Provided data ▸
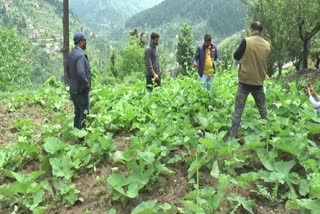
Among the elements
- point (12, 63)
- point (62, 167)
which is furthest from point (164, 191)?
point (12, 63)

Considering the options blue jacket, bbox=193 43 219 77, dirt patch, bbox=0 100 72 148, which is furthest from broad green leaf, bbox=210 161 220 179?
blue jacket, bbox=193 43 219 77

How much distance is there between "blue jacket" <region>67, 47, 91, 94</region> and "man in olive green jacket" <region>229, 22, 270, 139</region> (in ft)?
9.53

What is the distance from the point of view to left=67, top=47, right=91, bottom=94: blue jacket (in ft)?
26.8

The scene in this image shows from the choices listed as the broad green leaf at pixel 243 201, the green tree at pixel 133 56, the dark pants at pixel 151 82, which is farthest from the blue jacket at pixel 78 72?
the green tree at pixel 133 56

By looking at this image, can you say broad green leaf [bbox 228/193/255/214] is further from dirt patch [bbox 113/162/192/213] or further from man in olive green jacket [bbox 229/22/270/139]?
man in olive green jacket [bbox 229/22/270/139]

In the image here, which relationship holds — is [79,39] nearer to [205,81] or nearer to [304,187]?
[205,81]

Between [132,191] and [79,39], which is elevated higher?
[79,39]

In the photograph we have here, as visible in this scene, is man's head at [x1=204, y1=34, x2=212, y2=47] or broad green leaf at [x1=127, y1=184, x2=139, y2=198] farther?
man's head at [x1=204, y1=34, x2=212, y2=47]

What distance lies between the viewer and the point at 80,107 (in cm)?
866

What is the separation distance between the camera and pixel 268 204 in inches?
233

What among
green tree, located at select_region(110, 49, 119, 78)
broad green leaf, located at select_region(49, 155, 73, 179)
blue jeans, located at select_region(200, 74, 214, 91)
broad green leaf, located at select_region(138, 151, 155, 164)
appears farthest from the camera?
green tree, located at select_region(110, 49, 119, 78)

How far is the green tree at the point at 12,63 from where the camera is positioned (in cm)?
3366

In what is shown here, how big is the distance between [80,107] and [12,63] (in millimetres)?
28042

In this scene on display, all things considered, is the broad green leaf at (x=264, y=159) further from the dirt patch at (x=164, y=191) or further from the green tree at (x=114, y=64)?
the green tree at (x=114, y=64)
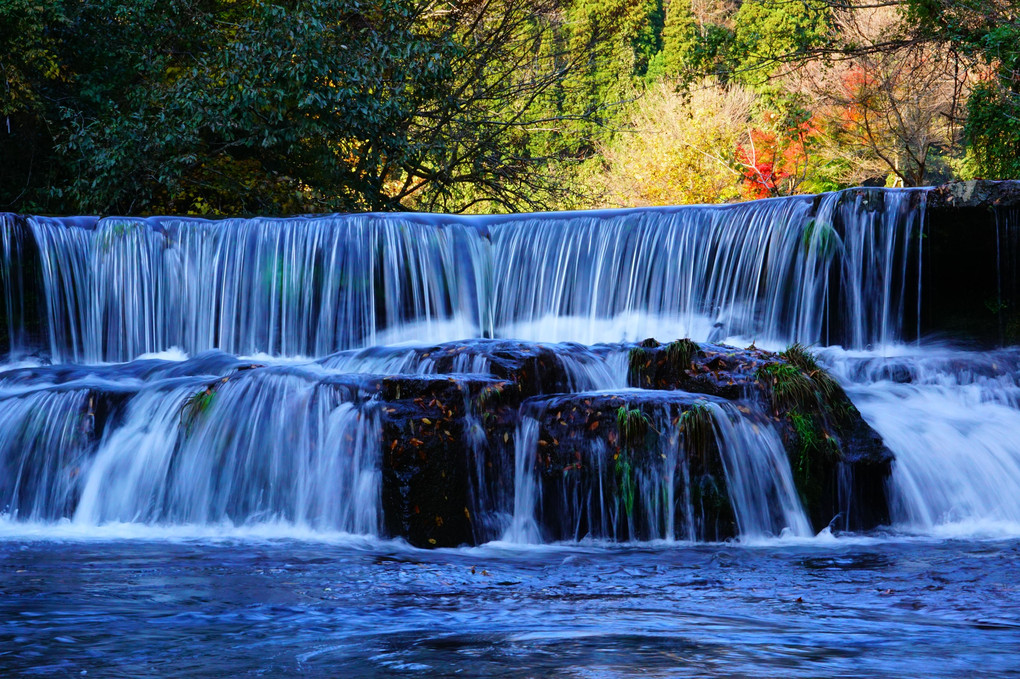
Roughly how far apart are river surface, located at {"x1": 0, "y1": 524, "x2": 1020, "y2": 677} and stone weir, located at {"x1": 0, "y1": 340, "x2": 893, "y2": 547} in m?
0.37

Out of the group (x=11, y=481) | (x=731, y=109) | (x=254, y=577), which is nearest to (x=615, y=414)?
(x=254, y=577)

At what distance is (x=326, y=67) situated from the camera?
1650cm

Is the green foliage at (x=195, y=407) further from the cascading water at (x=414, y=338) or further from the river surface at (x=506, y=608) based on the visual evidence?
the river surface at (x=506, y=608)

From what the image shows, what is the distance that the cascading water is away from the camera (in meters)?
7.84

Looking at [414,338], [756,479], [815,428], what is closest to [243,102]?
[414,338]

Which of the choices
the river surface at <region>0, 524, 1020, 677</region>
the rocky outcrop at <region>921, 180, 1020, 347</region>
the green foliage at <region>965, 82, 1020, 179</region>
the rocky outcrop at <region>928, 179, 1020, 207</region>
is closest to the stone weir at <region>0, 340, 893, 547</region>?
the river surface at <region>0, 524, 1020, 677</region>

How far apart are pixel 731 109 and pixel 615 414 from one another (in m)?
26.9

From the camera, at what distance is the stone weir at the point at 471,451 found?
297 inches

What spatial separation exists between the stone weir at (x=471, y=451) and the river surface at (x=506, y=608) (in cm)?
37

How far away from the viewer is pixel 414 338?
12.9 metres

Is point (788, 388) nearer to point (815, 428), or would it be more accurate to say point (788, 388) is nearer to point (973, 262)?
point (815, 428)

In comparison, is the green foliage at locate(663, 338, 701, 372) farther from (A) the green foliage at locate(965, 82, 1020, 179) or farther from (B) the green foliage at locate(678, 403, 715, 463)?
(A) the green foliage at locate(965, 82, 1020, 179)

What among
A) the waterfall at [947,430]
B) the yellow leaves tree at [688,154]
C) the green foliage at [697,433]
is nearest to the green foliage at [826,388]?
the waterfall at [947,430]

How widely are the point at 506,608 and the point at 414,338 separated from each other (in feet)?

Prompt ▸ Take the line in which "What spatial separation" occurs and each subsequent line through the end; give these lines again without alteration.

Completed exercise ▸
What spatial separation exists between the stone weir at (x=471, y=451) and the river surface at (x=506, y=608) (in cm)?
37

How far away from the viewer is pixel 414 338?
12.9 metres

Is point (788, 388) nearer to point (815, 428), or would it be more accurate to say point (788, 388) is nearer to point (973, 262)?
point (815, 428)

In comparison, is the green foliage at locate(663, 338, 701, 372) farther from (A) the green foliage at locate(965, 82, 1020, 179) or farther from (B) the green foliage at locate(678, 403, 715, 463)?
(A) the green foliage at locate(965, 82, 1020, 179)

What among
A) the waterfall at [947,430]
B) the yellow leaves tree at [688,154]
C) the green foliage at [697,433]
is nearest to the green foliage at [826,388]?
the waterfall at [947,430]

How widely are the point at 506,608 and the point at 414,338 separated from each other (in feet)?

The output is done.